We examine the silence between us. I cannot think of a reply, save ‘Because it was of me.’ Unbidden, even as I have this unspoken thought, I feel tears spring in my eyes. He must not see this! I turn around to the door and feel for its handle as my sight blurs. A rustle of papers behind me and he has turned his attention to his desk again.
From the kitchen, a low clattering murmur suggests Jane is ordering things about in there. I pause at the door, rehearsing in my head a reason to step inside. Before I can, Jane flings the door wide. As ever, she is startled to see me and her genuflection takes the form of a quick, urgent cross of her legs, as if she were in need of a pot.
‘Jane,’ I don’t let her see me smile as she untangles herself, ‘I must go to the church with a missive from my father, and if there is any merchant we have outstanding business with, then tell me so that I can combine my errand with that office.’
A little frown. Jane’s eyes and mouth are small, they cluster close together as if to keep her nose company.
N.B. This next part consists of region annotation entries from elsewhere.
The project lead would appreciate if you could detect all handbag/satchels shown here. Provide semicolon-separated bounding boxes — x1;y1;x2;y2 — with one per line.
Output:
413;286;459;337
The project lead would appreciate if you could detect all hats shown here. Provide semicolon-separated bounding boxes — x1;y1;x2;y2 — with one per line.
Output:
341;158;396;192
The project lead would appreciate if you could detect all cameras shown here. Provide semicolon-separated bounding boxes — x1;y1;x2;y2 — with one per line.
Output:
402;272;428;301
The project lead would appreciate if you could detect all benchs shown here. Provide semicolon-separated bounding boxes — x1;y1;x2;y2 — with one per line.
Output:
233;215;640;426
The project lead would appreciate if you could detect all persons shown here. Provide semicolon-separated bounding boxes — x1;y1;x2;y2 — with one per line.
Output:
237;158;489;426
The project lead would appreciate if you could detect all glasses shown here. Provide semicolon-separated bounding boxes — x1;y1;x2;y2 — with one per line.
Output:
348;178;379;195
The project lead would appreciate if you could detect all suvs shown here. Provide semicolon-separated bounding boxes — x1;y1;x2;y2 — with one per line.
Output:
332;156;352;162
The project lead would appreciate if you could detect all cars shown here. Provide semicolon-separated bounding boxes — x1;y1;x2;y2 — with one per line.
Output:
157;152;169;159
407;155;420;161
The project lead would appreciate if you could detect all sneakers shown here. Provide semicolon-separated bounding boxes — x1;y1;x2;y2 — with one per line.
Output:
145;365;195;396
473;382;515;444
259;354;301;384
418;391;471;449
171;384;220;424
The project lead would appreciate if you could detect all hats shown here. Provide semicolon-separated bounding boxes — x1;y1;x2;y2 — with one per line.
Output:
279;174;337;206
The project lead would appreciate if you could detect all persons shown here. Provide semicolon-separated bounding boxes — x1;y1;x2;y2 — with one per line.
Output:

And her
nose turns up sharply at the end in a bid to escape them, revealing her nostrils, wide and red.
‘No, thank you, Mistress Anne.’ I can see she is flummoxed by my enquiry. ‘All is in order.’
‘I would like to pay visits to our suppliers in turn, as my mother will be abed a while yet.’
At the mention of my mother, Jane casts her eyes to the ceiling and smiles as if there were a little window there, revealing to her a delightful picture: the mother and her child. It is strange how the presence of a baby softens everyone all at once. Perhaps if those in danger at the hands of others cried ‘Baby!’, they would avert the crisis. Instantly, the dagger would be sheathed and the strangling rope loosened.
She catches me smiling this time, and assumes I share her sagging, soft feelings. ‘You are good to think of it, but your mother left us well informed before her confinement.’
‘Nevertheless . . .’ Oh, I only need one bit of information from this silly dolt. I will go about it another way. ‘I am minded to visit them. I mean you no injury, Jane’ (for I can see she is beginning to interpret my queries as correction, her little eyes are becoming moist), ‘I wish only to practise my household duties, all of which I shall most certainly need when I am wed.’
And as swiftly as the mention of an infant melted her, so too does the notion of me as a bride.
‘Oh, indeed!’ She claps her hands together, inclining her head and grinning as if she already sees me at the altar. ‘It will stand you in good stead.’ She is practically choosing flowers for a bouquet.
‘So, where is our butcher found?’ I had meant to delay this question, but my mouth is so full of it now it must be spat out.